Questions about scenes in pictures
::::::::

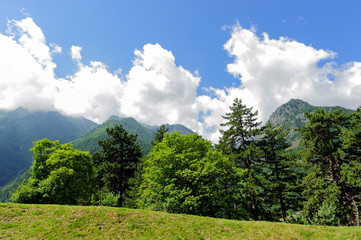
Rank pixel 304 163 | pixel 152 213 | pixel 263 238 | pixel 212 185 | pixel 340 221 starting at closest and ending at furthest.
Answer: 1. pixel 263 238
2. pixel 152 213
3. pixel 212 185
4. pixel 340 221
5. pixel 304 163

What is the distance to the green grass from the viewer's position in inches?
467

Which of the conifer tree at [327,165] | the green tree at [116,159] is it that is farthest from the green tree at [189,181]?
the green tree at [116,159]

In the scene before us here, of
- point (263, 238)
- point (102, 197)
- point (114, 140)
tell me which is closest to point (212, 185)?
point (263, 238)

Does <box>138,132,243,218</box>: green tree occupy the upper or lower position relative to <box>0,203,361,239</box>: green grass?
upper

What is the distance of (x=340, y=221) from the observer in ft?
75.3

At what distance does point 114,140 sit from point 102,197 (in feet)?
36.6

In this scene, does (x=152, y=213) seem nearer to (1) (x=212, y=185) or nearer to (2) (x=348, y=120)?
(1) (x=212, y=185)

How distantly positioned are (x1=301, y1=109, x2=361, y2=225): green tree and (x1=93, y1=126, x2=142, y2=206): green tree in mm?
31088

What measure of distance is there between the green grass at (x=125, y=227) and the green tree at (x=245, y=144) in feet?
36.6

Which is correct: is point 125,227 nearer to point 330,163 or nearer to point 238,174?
point 238,174

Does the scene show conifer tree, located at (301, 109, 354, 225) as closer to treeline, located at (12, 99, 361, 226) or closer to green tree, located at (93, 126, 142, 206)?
treeline, located at (12, 99, 361, 226)

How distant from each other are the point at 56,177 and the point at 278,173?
30484mm

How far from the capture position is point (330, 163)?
23.9 meters

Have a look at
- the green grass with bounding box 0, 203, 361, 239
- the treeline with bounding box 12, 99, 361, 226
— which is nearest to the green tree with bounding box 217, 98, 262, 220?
the treeline with bounding box 12, 99, 361, 226
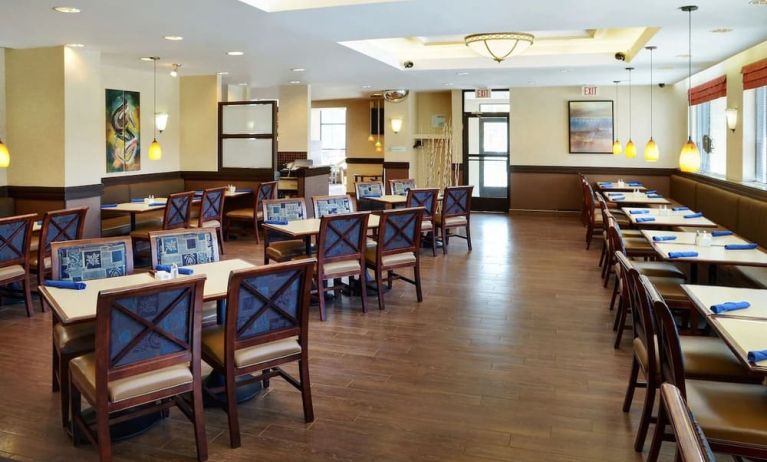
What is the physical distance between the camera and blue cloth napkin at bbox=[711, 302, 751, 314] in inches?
115

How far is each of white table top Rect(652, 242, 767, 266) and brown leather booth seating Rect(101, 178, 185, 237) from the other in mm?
6227

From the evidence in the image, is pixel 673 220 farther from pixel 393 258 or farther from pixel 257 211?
pixel 257 211

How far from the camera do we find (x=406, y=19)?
575 centimetres

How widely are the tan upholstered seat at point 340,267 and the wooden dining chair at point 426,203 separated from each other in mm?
2810

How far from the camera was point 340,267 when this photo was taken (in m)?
5.44

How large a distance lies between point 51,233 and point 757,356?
5.47 m

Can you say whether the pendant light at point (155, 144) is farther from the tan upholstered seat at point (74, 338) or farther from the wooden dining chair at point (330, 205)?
the tan upholstered seat at point (74, 338)

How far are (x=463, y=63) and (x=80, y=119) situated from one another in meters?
5.43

::::::::

### Task to complete
Please quote every one of the entries above word for word, omitting the pictures.

### Answer in full
Rank pixel 304 163 | pixel 152 213 | pixel 263 238 | pixel 212 185 | pixel 340 221 starting at closest and ending at furthest.
Answer: 1. pixel 263 238
2. pixel 152 213
3. pixel 212 185
4. pixel 340 221
5. pixel 304 163

What is the distance to the green grass from the viewer's position in inches?
467

Which of the conifer tree at [327,165] | the green tree at [116,159] is it that is farthest from the green tree at [189,181]?
the green tree at [116,159]

In the scene before us here, of
- point (263, 238)
- point (102, 197)
- point (114, 140)
tell me which is closest to point (212, 185)?
point (263, 238)

Does <box>138,132,243,218</box>: green tree occupy the upper or lower position relative to <box>0,203,361,239</box>: green grass?
upper

What is the distance of (x=340, y=221) from the observer in ft?
75.3

At what distance does point 114,140 sit from point 102,197 (in feet)?
36.6

In this scene, does (x=152, y=213) seem nearer to (1) (x=212, y=185) or nearer to (2) (x=348, y=120)?
(1) (x=212, y=185)

How distantly positioned are (x1=301, y1=109, x2=361, y2=225): green tree and (x1=93, y1=126, x2=142, y2=206): green tree in mm?
31088

What measure of distance is there between the green grass at (x=125, y=227) and the green tree at (x=245, y=144) in feet?
36.6

Which is correct: is point 125,227 nearer to point 330,163 or nearer to point 238,174?
point 238,174

Does the scene show conifer tree, located at (301, 109, 354, 225) as closer to treeline, located at (12, 99, 361, 226) or closer to green tree, located at (93, 126, 142, 206)?
treeline, located at (12, 99, 361, 226)

How distant from each other are the point at 56,177 and the point at 278,173?
30484mm

How far from the capture position is point (330, 163)?
23.9 meters

Have a look at
- the green grass with bounding box 0, 203, 361, 239
- the treeline with bounding box 12, 99, 361, 226
— which is nearest to the green tree with bounding box 217, 98, 262, 220?
the treeline with bounding box 12, 99, 361, 226
What is the physical distance between the camera and blue cloth napkin at bbox=[711, 302, 751, 314] in inches?
115

How far is each of white table top Rect(652, 242, 767, 266) and brown leather booth seating Rect(101, 178, 185, 237) from the other in mm?
6227

From the evidence in the image, is pixel 673 220 farther from pixel 393 258 or farther from pixel 257 211?
pixel 257 211

How far from the camera do we find (x=406, y=19)?
575 centimetres

How widely are the tan upholstered seat at point 340,267 and the wooden dining chair at point 426,203 separated from each other in mm?
2810

How far from the camera was point 340,267 when this photo was taken (in m)?
5.44

How large a distance lies between point 51,233 and point 757,356?
5.47 m

Can you say whether the pendant light at point (155, 144) is farther from the tan upholstered seat at point (74, 338) or farther from the wooden dining chair at point (330, 205)?
the tan upholstered seat at point (74, 338)

How far are (x=463, y=63) and (x=80, y=119) situated from one another in meters?
5.43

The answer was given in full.